Text passage
== Segment start ==

# Finding help in DF



## nelli143 (Jan 24, 2009)

Hi everyone,

I have been reading the forum for a while now and must say I am amazed at the limitless help everyone offers. I have been looking up apartments on inmomexico as recommended by Rodrigo84 for Aus Family, that site is invaluable so thanks  Prior I had been using craigslist and thought finding an apartment was going to be impossible! 

Until now I have just been acquiring information from others posts, but now find a need to write in myself and ask about my main concern. 

I am seriously considering (85% sold on) moving to Mexico City in August for school. I have a one year old and am wondering about advice for finding a caregiver (live in or live out). I was a nanny and ideally would like to find someone long term to be part of the family as I experienced. However, I really need someone in the evenings and weekends and am wondering if that will be problematic as Sunday is traditionally the day off. My concerns about child care are really the only thing holding me back from packing up. 

Any advice???


----------



## RVGRINGO (May 16, 2007)

Welcome, Nelli. Glad to hear that you find the forum informative; that's what it is all about.
Now, you'll have to hope that some of the Mexico City folks will be able to lead you in the right direction. Good luck & enjoy your stay in Mexico.


----------



## nelli143 (Jan 24, 2009)

Thanks for the welcome! I am so excited to share Mexico with my daughter, I stayed there for a summer about five years ago and have been trying to get back since!

== Segment end ==

Data excerpts
== Segment start ==

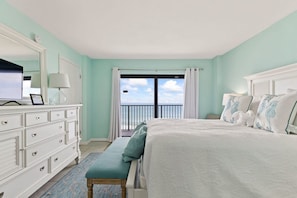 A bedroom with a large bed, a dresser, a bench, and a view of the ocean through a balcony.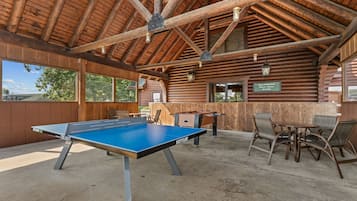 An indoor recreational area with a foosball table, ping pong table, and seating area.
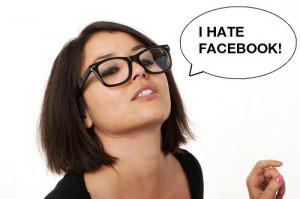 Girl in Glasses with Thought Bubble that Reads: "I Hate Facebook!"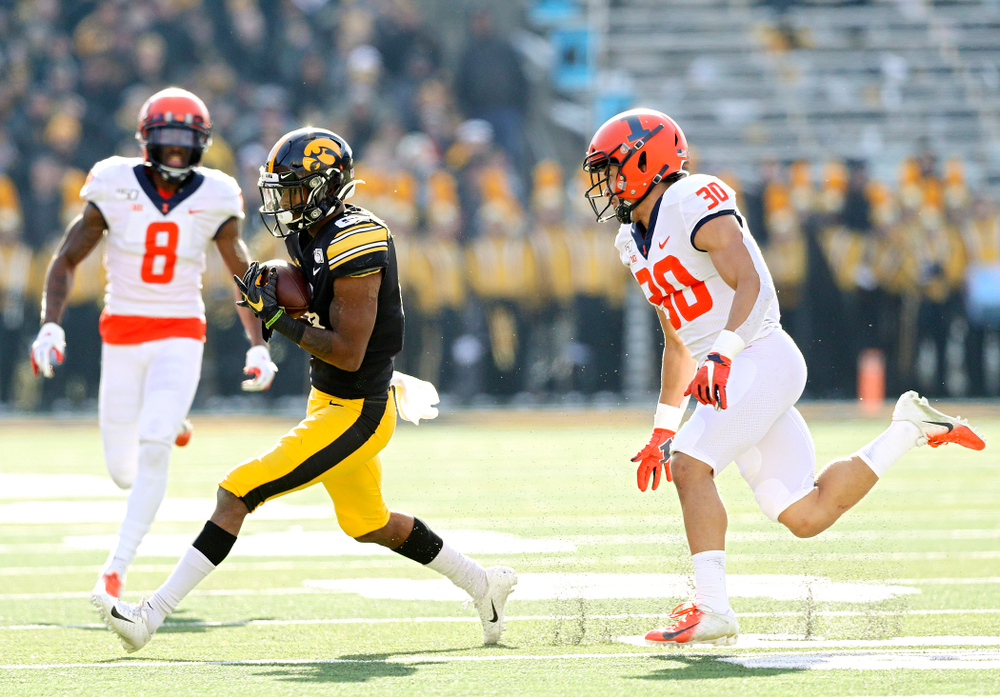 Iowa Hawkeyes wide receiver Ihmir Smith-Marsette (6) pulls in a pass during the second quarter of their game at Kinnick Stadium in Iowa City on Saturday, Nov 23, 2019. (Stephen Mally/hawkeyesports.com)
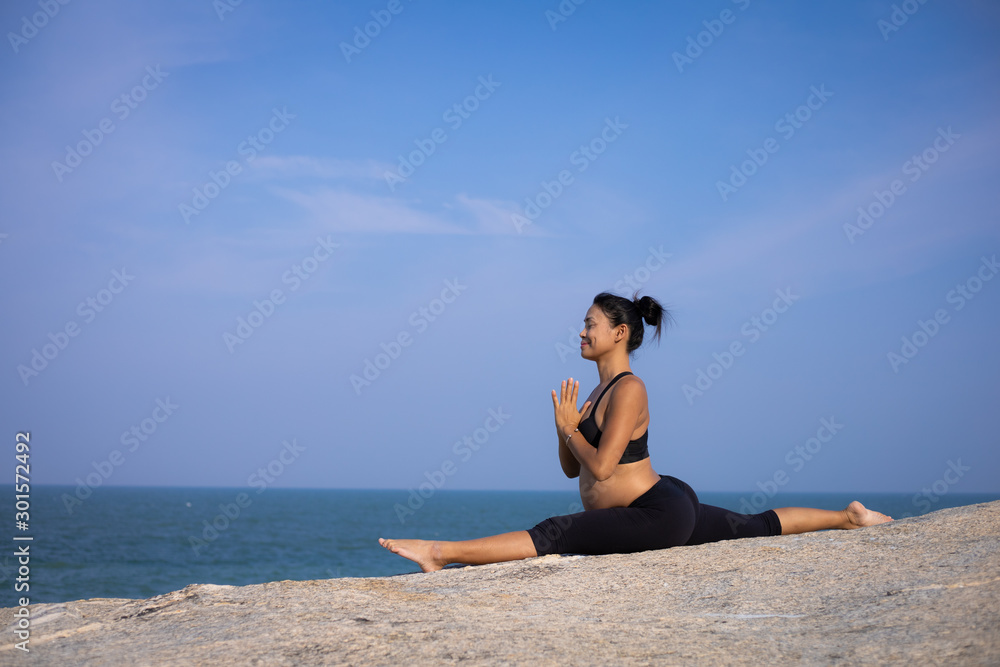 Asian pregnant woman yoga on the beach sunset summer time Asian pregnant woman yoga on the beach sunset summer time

== Segment end ==

Work task 1
Answer these about the forum thread on child care in Mexico City:
(a) Which site was nelli143 using to look for apartments before inmomexico?
(b) In what month is nelli143 considering moving to Mexico City?
(c) How long did nelli143 stay in Mexico about five years ago?
Work task 2
Pick up the forum thread on child care in Mexico City from its last line and write what follows.

Answer section 1
(a) Craigslist
(b) August
(c) For a summer

Answer section 2
----------



## shari (Jan 30, 2009)

I have a friend in Mexico city who is oustanding...as is all of his family. He is the guy who helps people get their mexican citizenship among other things....but this is his specialty. He may be able to help put you in touch with someone....he is VERY reliable, honest and just an all round great guy. His name is Gilberto Pineda and his office number is 555-529-8701 and if you tell him Shari from Bahia Asuncion in baja sent you, things will go well...good luck.


----------



## purephil (Feb 6, 2009)

Hi Nelli,

Depending on your circumstances you have many options open to you. I, as a non-native myself, asked around some friends for you who had help looking after their children whilst they worked/studied.

The cheapest option is to find someone local you can trust who can watch your children. This may sound vague but is widely used, and for this you would need to ask you neighbour etc for advice. You can then get good help for between $1 and $2 USD per hour (at $14 MXN to the $1 USD).
You can have a live in maid: These can be very cheap depending on whether you locate them from the country (and their are services/friends to help you with this) or a specialist service. Expect to pay around $285 to $700 USD per month. For example, friends of mine have a 24/7 maid who child minds, cooks and cleans all for $320 USD per month.
Have you thought of asking your future school if they have a childminding service? For example, advice can be given if you will be attending UNAM (Universidad Nacional Autónoma de México).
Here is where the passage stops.